E4 Container Platform
Kubernetes High Performance Cluster
Containers enable you to develop and deploy complex applications faster and, most importantly, ensure efficient use of the underlying infrastructure: a unique combination of benefits
Why perform operations in manual mode with the certainty that something will go wrong?
When it comes to running multi-container applications in a production environment, things get complicated: hundreds or thousands of containers and different types of applications. Kaptain, the Kubernetes-based E4 Container Platform, is the conductor that serves your infrastructure
“A sea captain is a sailor with a high-level license who has the command and final responsibility over a ship. The captain is responsible for the safe and efficient operation of the ship and of the people and load on board” Wikipedia – Sea Captain
FAST Kaptain is a bare-metal Kubernetes cluster designed by HPC experts to provide containers with a high-performance environment. All-flash drives, low-latency networking (RDMA) and GPU support are the key to ensuring containerized workloads both fast data access and the shortest possible processing times
INTUITIVE Kaptain is equipped with a powerful graphic interface that simplifies the most complex operations. The end user accesses a rich catalog of open-source applications, to be installed with a simple mouse click. With Kaptain you no longer need a PhD in “Kubernetes-ology” to be a productive DevOps
INTEGRATED The E4 Container Platform is designed to be easily integrated with your data center services. Kaptain can use pre-existing authentication systems (AD, LDAP, openID) and allocate persistent volumes for containers on the most popular network storage technologies (iSCSI, CephRDB, NFS, GlusterFS, …)
MODERN Kaptain is a high-performance infrastructure designed to host large-scale data analysis platforms such as Apache Spark, KubeFlow, Dask and Ray.

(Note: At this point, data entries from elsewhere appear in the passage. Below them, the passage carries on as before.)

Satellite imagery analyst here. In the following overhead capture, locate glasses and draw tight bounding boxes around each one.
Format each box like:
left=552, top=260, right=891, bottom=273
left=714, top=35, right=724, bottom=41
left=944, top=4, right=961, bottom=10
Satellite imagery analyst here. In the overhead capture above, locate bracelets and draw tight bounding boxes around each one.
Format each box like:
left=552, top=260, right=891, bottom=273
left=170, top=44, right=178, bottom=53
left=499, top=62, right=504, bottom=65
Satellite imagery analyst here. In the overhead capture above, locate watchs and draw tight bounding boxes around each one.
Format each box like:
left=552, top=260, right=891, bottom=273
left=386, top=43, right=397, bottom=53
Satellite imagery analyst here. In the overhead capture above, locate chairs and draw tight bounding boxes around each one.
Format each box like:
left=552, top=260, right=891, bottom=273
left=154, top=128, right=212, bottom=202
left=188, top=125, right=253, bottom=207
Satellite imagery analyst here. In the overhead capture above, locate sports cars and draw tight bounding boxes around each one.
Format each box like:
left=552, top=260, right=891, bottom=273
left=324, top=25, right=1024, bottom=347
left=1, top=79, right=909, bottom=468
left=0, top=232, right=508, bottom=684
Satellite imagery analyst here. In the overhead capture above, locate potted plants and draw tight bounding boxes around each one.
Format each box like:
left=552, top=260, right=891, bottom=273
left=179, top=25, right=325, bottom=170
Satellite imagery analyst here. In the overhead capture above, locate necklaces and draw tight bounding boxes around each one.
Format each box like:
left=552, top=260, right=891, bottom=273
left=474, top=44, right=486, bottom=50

With the integration of MinIO (high performance S3 storage) and a workflow manager (AirFlow, Prefect,…), you will get a powerful and complete system for Cloud Native Data Science
A Kubernetes cluster is a collection of servers configured to run containerized applications and services; the core of the architecture is the so-called ControlPlane (the set of API Server, Controller Manager, Scheduler and Etcd services) which is responsible for the management and orchestration of containers and provides the interface (API) to the outside of the cluster . The simplest configuration of a Kubernetes infrastructure provides a Master Node, which hosts the ControlPlane, and a set of Worker Nodes, dedicated to the execution of containerized user workloads. The infrastructure servers can be interconnected both through an Internal Network, dedicated to communication between the ControlPlane and the Worker Nodes, and through an External Network, dedicated to accessing applications and services running on the Worker Nodes.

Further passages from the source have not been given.